I turned 34 this year. I have 3 immigrations behind me. I’ve been through different stages of my life where my identity was indeed very important to define, expose, and sometimes diluted to be able to integrate my-self socially and culturally. What I want to talk to you about is being French in an English-speaking social and cultural environment.

I’ve heard comments like French people should ‘stay where they are from’ to make what they know; the best ‘baguette and cheese’. I’ve heard that the French are arrogant or invasive in their allocution (the way they address their thoughts); is it because they speak out loud what they have in mind? What is an offensive attitude in a culture is not in another and even it might be considered as a good social skill. In the end, we are talking about these subtle tiny discriminative daily comments, sometimes coming even from second generation immigrants’ them-selves.


For me speaking three languages, that’s strength. I’m able to relate with people from every country.  I’m from here, and there, it’s like to be from nowhere really, and everywhere in the same time. Being a native Persian as well, I can still hear from my own people comments about my accent as if did not belong to them. Is this an excuse to not take responsibility for their incapacity to deal with their own discomfort? I actually had the chance to learn French and Persian at early age. My mom was a philologist, Persian teacher. I feel blessed for her knowledge.

Discrimination comes from general ignorance in any country; and does it belong to people who never move out from their own region or country, and never felt what it’s like to be a minority once in their life for a long period of time? Or is it a rooted human tradition to push out the minorities from a group to conquer a territory….? One thing that prevents being judgmental toward others culture is compassion. You become tolerant, sensitive to others feelings, and you learn how to put yourself in someone else’s shoes. These are human skills, or emotional intelligence ability.

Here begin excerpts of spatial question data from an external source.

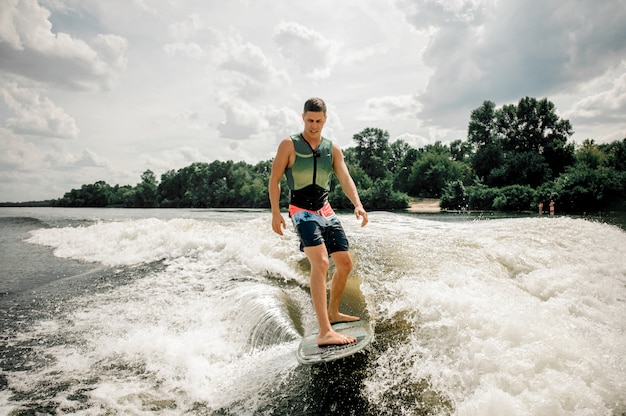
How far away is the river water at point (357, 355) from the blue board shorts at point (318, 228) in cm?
112

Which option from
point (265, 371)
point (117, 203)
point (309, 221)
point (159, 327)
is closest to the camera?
point (265, 371)

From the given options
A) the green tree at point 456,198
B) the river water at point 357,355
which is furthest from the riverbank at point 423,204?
the river water at point 357,355

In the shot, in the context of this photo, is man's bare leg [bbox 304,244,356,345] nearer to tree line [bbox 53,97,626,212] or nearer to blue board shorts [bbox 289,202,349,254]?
blue board shorts [bbox 289,202,349,254]

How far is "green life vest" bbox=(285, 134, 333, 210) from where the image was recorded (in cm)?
400

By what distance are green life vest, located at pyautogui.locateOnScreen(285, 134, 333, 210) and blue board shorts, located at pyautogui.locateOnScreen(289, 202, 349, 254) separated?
90 mm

Being culturally a vulnerable target in your work environment, at school or any social situation, makes you face judgment and misunderstandings from others, which sometimes leads unnecessarily to confusion and endless arguments.

We are all One, all immigrants, all visitors in this planet.

‘I’m from here and there, really I’m from nowhere. I’m everything and nothing at the same time. I really don’t mind, I only seek for peace.’